John James ‘Gibbo’ Gibson
JOHN James “Gibbo” Gibson was a Kentish Town legend – a Camden Council caretaker who looked after estates in NW5, he earned the love and respect of all those who knew him.
Gibbo, who has died aged 78, was an artist, a gardener, dog lover and weightlifter whose dedication transformed the back gardens of Gaisford Street into an urban Eden, while his kindness and compassion made him a figurehead for his community.
Born in Hinckley, Leicestershire, in 1947, his father James was an amateur boxer and worked in a shoe factory, his mother a care assistant in an older persons home.
In his childhood he was surrounded by the budgerigars his father bred – including a rare black and white one. He had two siblings – his brother Tony, and half brother Keiran. Gibbo left school and joined the merchant navy. He sailed twice around the globe, saying his favourite place to call was Jamaica.
Gibbo’s hair turned grey at an early age and claimed it was the result of an electrical storm at sea. He had a host of sailor-inspired tattoos, including two eyes inked on his bottom. He met his wife Sammy when he was 17 in Swiss Cottage. She worked there for an insurance company, and in 1972 they had a daughter, Claire.
Gibbo, who also worked as landscape gardener, became a caretaker of Kennistoun House, Leighton Road, where they lived before moving to Gaisford Street.
He would later put a Mongolian yurt in his garden where he would meditate: his down time was also filled with making models, painting murals and a collection of “shadow” images by shining light on plants and painting around the shadows he had created.
His daughter Claire recalled being pedalled around the streets of Kentish Town in a basket on the front of a butcher’s delivery bicycle.
He would also reward her with the odd day off from school for “good behaviour,” which meant a day at home being taught how to play chess and cribbage, games of marbles and long walks on the Heath with one of the many dogs he made part of his family.
At one point he had three eye-catching Great Danes: Jazz, Bugsy and Fiona. Claire would also recall how he instilled a fierce self-belief, telling her she could be a helicopter pilot or drive a tank if that’s what she wanted to do.
Gibbo cycled everywhere and never drove: later, when he would ride a mobility scooter about – or his Wheels of Fire, as he dubbed it – friends and family said that was about as far as being put in charge of a moving machinery he could be trusted with.

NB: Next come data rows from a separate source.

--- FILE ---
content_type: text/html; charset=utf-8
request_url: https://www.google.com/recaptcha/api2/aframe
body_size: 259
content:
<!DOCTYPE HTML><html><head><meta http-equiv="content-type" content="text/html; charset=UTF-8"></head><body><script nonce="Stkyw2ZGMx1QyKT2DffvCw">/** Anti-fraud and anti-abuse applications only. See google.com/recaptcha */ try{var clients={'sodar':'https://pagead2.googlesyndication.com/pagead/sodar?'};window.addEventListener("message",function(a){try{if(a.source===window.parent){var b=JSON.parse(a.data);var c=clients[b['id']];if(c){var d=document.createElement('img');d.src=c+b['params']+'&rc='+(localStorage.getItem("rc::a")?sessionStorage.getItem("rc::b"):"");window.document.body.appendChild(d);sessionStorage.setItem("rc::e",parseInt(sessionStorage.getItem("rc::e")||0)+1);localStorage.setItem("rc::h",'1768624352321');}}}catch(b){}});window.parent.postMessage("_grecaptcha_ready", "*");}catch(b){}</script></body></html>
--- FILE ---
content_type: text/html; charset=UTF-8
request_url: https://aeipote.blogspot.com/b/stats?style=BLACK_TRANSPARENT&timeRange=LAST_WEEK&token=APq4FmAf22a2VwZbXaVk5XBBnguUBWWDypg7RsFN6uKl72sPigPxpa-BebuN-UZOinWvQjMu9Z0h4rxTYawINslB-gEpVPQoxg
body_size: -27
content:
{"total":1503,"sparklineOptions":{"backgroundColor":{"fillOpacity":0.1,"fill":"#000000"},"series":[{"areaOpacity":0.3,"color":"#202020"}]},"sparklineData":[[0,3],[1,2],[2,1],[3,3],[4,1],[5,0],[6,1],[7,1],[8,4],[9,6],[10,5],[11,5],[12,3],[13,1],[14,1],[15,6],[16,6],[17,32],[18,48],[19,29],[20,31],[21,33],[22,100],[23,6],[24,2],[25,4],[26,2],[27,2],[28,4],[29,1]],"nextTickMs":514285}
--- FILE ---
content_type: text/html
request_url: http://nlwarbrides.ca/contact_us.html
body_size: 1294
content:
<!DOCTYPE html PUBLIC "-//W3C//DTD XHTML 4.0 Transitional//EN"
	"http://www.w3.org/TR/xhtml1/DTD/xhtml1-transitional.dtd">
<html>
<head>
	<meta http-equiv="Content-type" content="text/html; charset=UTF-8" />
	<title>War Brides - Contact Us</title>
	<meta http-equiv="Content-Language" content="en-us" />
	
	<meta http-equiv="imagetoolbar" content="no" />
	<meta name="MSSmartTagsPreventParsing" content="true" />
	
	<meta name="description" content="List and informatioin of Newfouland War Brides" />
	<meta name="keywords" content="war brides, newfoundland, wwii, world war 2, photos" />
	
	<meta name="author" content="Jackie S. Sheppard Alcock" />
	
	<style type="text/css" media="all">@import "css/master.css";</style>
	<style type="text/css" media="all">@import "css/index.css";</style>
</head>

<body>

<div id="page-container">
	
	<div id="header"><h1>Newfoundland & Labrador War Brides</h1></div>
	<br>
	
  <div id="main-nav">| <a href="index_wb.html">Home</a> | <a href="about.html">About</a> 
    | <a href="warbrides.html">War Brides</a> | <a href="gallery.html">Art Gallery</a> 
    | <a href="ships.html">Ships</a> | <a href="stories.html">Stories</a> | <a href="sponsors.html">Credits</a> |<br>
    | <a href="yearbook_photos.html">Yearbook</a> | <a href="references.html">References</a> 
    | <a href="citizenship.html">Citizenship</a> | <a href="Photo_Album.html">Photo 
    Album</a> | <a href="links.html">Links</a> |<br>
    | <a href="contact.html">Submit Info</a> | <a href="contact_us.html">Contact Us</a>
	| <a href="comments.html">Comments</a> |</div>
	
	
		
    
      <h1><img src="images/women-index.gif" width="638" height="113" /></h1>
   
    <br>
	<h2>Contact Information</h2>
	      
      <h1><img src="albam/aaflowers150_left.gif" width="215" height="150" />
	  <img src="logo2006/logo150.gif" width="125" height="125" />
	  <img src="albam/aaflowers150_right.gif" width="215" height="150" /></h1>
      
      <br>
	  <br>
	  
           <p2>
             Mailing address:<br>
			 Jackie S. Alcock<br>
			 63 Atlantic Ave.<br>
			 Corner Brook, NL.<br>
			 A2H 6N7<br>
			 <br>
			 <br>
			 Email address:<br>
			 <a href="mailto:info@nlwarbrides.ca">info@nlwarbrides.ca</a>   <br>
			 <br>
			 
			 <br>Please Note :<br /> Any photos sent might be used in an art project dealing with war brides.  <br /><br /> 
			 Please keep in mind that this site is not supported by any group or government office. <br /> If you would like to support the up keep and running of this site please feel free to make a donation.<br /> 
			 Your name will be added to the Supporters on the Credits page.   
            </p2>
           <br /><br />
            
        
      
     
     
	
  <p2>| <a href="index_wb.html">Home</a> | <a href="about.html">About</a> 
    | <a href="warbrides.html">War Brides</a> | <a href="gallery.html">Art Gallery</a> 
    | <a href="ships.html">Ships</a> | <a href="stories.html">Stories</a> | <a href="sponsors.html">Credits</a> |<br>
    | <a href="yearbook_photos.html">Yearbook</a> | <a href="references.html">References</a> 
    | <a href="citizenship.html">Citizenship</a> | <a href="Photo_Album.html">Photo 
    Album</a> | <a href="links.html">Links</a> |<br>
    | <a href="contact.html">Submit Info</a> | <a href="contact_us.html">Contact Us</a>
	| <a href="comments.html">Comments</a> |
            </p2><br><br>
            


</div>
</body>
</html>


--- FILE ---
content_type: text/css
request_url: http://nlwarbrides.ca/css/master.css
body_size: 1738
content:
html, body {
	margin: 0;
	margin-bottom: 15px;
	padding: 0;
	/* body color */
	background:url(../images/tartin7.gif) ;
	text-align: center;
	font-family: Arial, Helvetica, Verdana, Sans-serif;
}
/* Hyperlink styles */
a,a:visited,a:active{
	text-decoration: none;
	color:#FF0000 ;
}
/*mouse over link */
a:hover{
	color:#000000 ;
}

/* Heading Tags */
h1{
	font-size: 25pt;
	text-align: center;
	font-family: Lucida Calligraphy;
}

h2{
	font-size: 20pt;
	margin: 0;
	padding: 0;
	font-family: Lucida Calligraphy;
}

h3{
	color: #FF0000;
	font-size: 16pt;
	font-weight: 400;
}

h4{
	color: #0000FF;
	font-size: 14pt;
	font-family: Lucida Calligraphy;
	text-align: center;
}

However, he would recall owning a BSA Bantam motorbike in the 1960s, though no photographs of him astride the machine exist.
Money was never a motive. Claire remembers how pocket money was based on whatever she could find around the house was hers to keep.
She remembered him once producing a five pound note and saying she could have half of it – and then tore the fiver into two, while giggling away.
Friends recall how Gibbo went the extra mile for those whose homes he looked after: he helped young people, was known for fixing bikes and then teaching youngsters in Gaisford Street how to ride them.
He became something of a surrogate father to a neighbour, Marcus O’Sullivan, who spent happy years as a teenager in Gibbo’s home in Kennistoun House, Leighton Road. Gibbo had a sweet tooth – he loved treacle tart – and a favourite meal was lamb and spinach curry with a stuffed paratha from The Spice in Tufnell Park. He liked to lift weights, and loathed football.
He said he was the founding member of The Society for the Prevention of Cruelty to Balls – and knew every sailor’s knot.
He loved Sixties rock and blues, the likes of Hendrix, Steve Miller and The Moody Blues.
His kindness and compassion had a lasting effect on those who met him.
Gibbo’s funeral is at 9.30am on February 27 at Islington Crematorium, East Finchley, with a wake at the Pineapple Pub, Leverton Street, from noon.